• [Short exercise]: Omit every picture and output the rest of the records exactly as they are.

## start

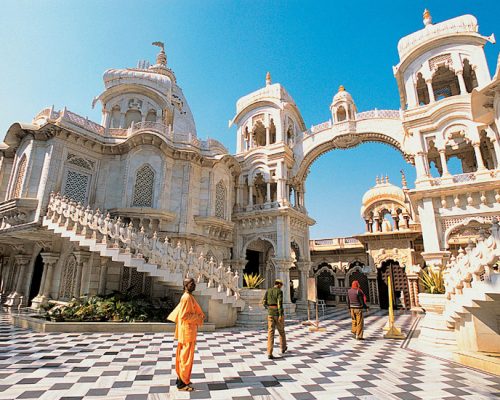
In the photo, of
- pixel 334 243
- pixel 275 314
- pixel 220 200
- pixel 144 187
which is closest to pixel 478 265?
pixel 275 314

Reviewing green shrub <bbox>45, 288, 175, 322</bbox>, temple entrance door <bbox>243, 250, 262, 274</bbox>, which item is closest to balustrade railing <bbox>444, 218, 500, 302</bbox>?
green shrub <bbox>45, 288, 175, 322</bbox>

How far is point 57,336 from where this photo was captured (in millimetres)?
8211


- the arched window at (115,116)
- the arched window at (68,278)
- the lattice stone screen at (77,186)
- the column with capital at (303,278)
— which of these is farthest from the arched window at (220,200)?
the arched window at (68,278)

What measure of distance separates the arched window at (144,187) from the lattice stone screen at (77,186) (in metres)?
2.38

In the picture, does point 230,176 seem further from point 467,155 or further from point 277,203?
point 467,155

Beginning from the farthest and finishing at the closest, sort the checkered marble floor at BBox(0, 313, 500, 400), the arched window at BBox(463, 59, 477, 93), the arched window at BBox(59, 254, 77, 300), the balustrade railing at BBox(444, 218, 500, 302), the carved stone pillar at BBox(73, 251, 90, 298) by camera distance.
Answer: the arched window at BBox(463, 59, 477, 93) → the arched window at BBox(59, 254, 77, 300) → the carved stone pillar at BBox(73, 251, 90, 298) → the balustrade railing at BBox(444, 218, 500, 302) → the checkered marble floor at BBox(0, 313, 500, 400)

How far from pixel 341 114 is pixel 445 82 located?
236 inches

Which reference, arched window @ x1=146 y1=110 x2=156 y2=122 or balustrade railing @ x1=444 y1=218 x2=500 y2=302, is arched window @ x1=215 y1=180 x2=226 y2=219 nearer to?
arched window @ x1=146 y1=110 x2=156 y2=122

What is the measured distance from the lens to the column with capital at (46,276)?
13525 millimetres

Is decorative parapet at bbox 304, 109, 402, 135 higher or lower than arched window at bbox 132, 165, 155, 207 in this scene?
higher

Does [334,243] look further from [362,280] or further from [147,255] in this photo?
[147,255]

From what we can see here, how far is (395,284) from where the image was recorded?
20.8m

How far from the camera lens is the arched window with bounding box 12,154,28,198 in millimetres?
13945

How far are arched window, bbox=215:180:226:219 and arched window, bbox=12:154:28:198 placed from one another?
9.28 m
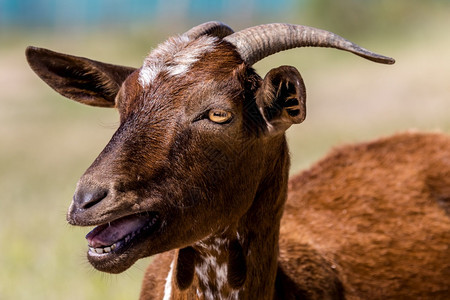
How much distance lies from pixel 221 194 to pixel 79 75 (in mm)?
1419

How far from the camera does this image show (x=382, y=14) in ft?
131

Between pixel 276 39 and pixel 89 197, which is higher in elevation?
pixel 276 39

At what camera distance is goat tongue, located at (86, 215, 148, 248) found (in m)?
4.02

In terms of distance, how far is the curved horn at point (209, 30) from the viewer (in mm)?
4850

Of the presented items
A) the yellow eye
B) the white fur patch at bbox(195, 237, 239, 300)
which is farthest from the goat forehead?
the white fur patch at bbox(195, 237, 239, 300)

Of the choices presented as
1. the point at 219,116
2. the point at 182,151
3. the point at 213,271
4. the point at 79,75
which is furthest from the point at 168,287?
Result: the point at 79,75

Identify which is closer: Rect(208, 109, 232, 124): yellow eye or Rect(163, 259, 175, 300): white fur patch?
Rect(208, 109, 232, 124): yellow eye

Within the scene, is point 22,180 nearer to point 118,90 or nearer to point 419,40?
point 118,90

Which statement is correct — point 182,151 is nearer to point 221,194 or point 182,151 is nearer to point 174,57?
point 221,194

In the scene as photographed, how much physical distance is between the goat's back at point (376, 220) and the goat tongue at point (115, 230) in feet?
5.19

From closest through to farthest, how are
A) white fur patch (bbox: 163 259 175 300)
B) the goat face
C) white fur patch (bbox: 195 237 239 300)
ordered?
the goat face, white fur patch (bbox: 195 237 239 300), white fur patch (bbox: 163 259 175 300)

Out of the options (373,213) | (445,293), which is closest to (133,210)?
(373,213)

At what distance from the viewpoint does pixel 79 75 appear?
5078mm

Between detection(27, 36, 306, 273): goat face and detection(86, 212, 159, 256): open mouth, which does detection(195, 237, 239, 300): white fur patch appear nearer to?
detection(27, 36, 306, 273): goat face
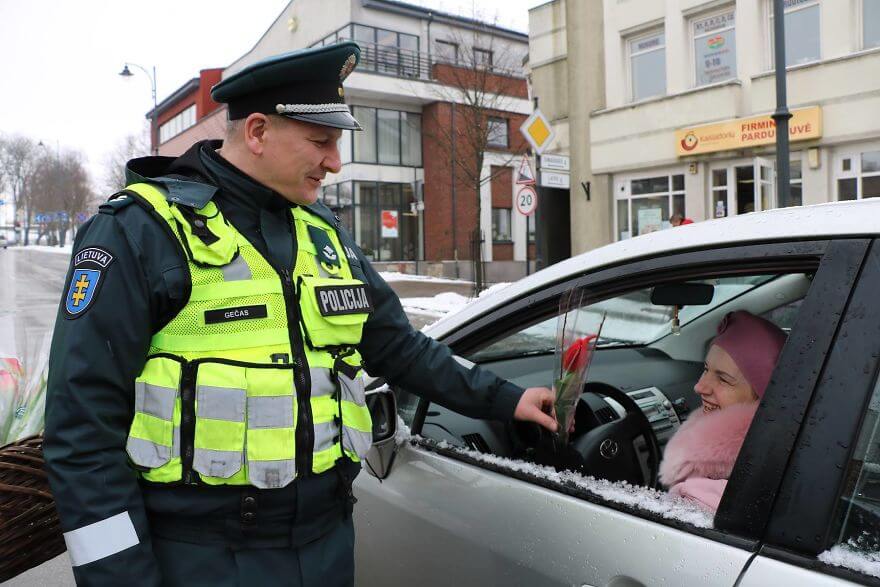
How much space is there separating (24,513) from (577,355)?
1267mm

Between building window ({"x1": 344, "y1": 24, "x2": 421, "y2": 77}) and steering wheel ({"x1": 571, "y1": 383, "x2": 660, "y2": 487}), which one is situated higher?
building window ({"x1": 344, "y1": 24, "x2": 421, "y2": 77})

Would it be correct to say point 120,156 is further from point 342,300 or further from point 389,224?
point 342,300

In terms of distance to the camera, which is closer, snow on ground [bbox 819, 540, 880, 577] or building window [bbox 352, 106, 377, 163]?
snow on ground [bbox 819, 540, 880, 577]

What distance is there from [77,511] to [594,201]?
1836 cm

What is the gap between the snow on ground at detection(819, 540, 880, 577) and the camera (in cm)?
110

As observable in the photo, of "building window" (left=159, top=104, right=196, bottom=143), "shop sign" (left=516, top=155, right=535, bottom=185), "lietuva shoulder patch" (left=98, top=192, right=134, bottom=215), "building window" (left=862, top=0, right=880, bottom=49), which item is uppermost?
"building window" (left=159, top=104, right=196, bottom=143)

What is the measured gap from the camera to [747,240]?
1396 mm

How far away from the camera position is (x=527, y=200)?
12312mm

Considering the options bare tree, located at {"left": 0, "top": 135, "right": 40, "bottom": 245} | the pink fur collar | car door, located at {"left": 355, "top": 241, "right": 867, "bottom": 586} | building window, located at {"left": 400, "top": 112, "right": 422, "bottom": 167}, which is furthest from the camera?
bare tree, located at {"left": 0, "top": 135, "right": 40, "bottom": 245}

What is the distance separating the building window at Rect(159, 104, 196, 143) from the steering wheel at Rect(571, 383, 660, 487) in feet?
149

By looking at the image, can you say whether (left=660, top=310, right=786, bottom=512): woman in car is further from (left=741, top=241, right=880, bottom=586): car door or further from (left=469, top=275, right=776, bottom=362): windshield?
(left=741, top=241, right=880, bottom=586): car door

## end

• [Full response]:
In the photo, of
- pixel 334 243
- pixel 275 314
- pixel 220 200
- pixel 144 187
which is closest to pixel 478 265?
pixel 275 314

Reviewing green shrub <bbox>45, 288, 175, 322</bbox>, temple entrance door <bbox>243, 250, 262, 274</bbox>, which item is closest to balustrade railing <bbox>444, 218, 500, 302</bbox>?
green shrub <bbox>45, 288, 175, 322</bbox>

How far is point 57,336 from where this photo was captured (in millimetres)?
8211


- the arched window at (115,116)
- the arched window at (68,278)
- the lattice stone screen at (77,186)
- the column with capital at (303,278)
— which of these is farthest from the arched window at (220,200)?
the arched window at (68,278)

What measure of distance separates the arched window at (144,187) from the lattice stone screen at (77,186) (in metres)?
2.38

In the picture, does point 230,176 seem further from point 467,155 or further from point 277,203?
point 467,155

Beginning from the farthest and finishing at the closest, sort the checkered marble floor at BBox(0, 313, 500, 400), the arched window at BBox(463, 59, 477, 93), the arched window at BBox(59, 254, 77, 300), the balustrade railing at BBox(444, 218, 500, 302), the carved stone pillar at BBox(73, 251, 90, 298) by camera distance.
Answer: the arched window at BBox(463, 59, 477, 93) → the arched window at BBox(59, 254, 77, 300) → the carved stone pillar at BBox(73, 251, 90, 298) → the balustrade railing at BBox(444, 218, 500, 302) → the checkered marble floor at BBox(0, 313, 500, 400)

How far from pixel 341 114 is pixel 445 82 located?
236 inches

Which reference, arched window @ x1=146 y1=110 x2=156 y2=122 or balustrade railing @ x1=444 y1=218 x2=500 y2=302, is arched window @ x1=215 y1=180 x2=226 y2=219 nearer to?
arched window @ x1=146 y1=110 x2=156 y2=122

What is the measured distance from the lens to the column with capital at (46,276)?
13525 millimetres

Is decorative parapet at bbox 304, 109, 402, 135 higher or lower than arched window at bbox 132, 165, 155, 207 in this scene?
higher

Does [334,243] look further from [362,280] or further from [147,255] in this photo?
[147,255]

From what we can see here, how far is (395,284) from where the image was recorded?
20.8m

How far from the camera lens is the arched window with bounding box 12,154,28,198 in millimetres?
13945

How far are arched window, bbox=215:180:226:219 and arched window, bbox=12:154:28:198 placed from one another?
9.28 m
How much distance lies from pixel 221 194 to pixel 79 75 (in mm)?
1419

How far from the camera does this image show (x=382, y=14) in ft?
131

Between pixel 276 39 and pixel 89 197, which is higher in elevation?
pixel 276 39

At what camera distance is goat tongue, located at (86, 215, 148, 248) found (in m)?
4.02

In terms of distance, how far is the curved horn at point (209, 30) from the viewer (in mm)?
4850

Of the presented items
A) the yellow eye
B) the white fur patch at bbox(195, 237, 239, 300)
which is farthest from the goat forehead?
the white fur patch at bbox(195, 237, 239, 300)

Of the choices presented as
1. the point at 219,116
2. the point at 182,151
3. the point at 213,271
4. the point at 79,75
which is furthest from the point at 168,287?
Result: the point at 79,75

Identify which is closer: Rect(208, 109, 232, 124): yellow eye or Rect(163, 259, 175, 300): white fur patch?
Rect(208, 109, 232, 124): yellow eye

Within the scene, is point 22,180 nearer to point 118,90 or nearer to point 419,40?
point 118,90

Which statement is correct — point 182,151 is nearer to point 221,194 or point 182,151 is nearer to point 174,57?
point 221,194

In the scene as photographed, how much physical distance is between the goat's back at point (376, 220) and the goat tongue at point (115, 230) in feet?
5.19

From closest through to farthest, how are
A) white fur patch (bbox: 163 259 175 300)
B) the goat face
C) white fur patch (bbox: 195 237 239 300)
ordered?
the goat face, white fur patch (bbox: 195 237 239 300), white fur patch (bbox: 163 259 175 300)

Out of the options (373,213) | (445,293), which is closest to (133,210)?
(373,213)

At what distance from the viewpoint does pixel 79 75 appear?
5078mm

Between detection(27, 36, 306, 273): goat face and detection(86, 212, 159, 256): open mouth, which does detection(195, 237, 239, 300): white fur patch appear nearer to?
detection(27, 36, 306, 273): goat face
How much space is there separating (24,513) from (577,355)?
1267mm

Between building window ({"x1": 344, "y1": 24, "x2": 421, "y2": 77}) and steering wheel ({"x1": 571, "y1": 383, "x2": 660, "y2": 487}), which one is situated higher?
building window ({"x1": 344, "y1": 24, "x2": 421, "y2": 77})

Would it be correct to say point 120,156 is further from point 342,300 or further from point 389,224?
point 342,300

In terms of distance to the camera, which is closer, snow on ground [bbox 819, 540, 880, 577] or building window [bbox 352, 106, 377, 163]?
snow on ground [bbox 819, 540, 880, 577]

What distance is there from [77,511] to [594,201]?
1836 cm

What is the gap between the snow on ground at detection(819, 540, 880, 577) and the camera (in cm)?
110

As observable in the photo, of "building window" (left=159, top=104, right=196, bottom=143), "shop sign" (left=516, top=155, right=535, bottom=185), "lietuva shoulder patch" (left=98, top=192, right=134, bottom=215), "building window" (left=862, top=0, right=880, bottom=49), which item is uppermost?
"building window" (left=159, top=104, right=196, bottom=143)

What is the measured gap from the camera to [747,240]?
1396 mm

How far away from the camera position is (x=527, y=200)?
12312mm

Considering the options bare tree, located at {"left": 0, "top": 135, "right": 40, "bottom": 245} | the pink fur collar | car door, located at {"left": 355, "top": 241, "right": 867, "bottom": 586} | building window, located at {"left": 400, "top": 112, "right": 422, "bottom": 167}, which is furthest from the camera?
bare tree, located at {"left": 0, "top": 135, "right": 40, "bottom": 245}

What is the distance separating the building window at Rect(159, 104, 196, 143) from the steering wheel at Rect(571, 383, 660, 487) in feet?
149

By looking at the image, can you say whether (left=660, top=310, right=786, bottom=512): woman in car is further from (left=741, top=241, right=880, bottom=586): car door or further from (left=469, top=275, right=776, bottom=362): windshield?
(left=741, top=241, right=880, bottom=586): car door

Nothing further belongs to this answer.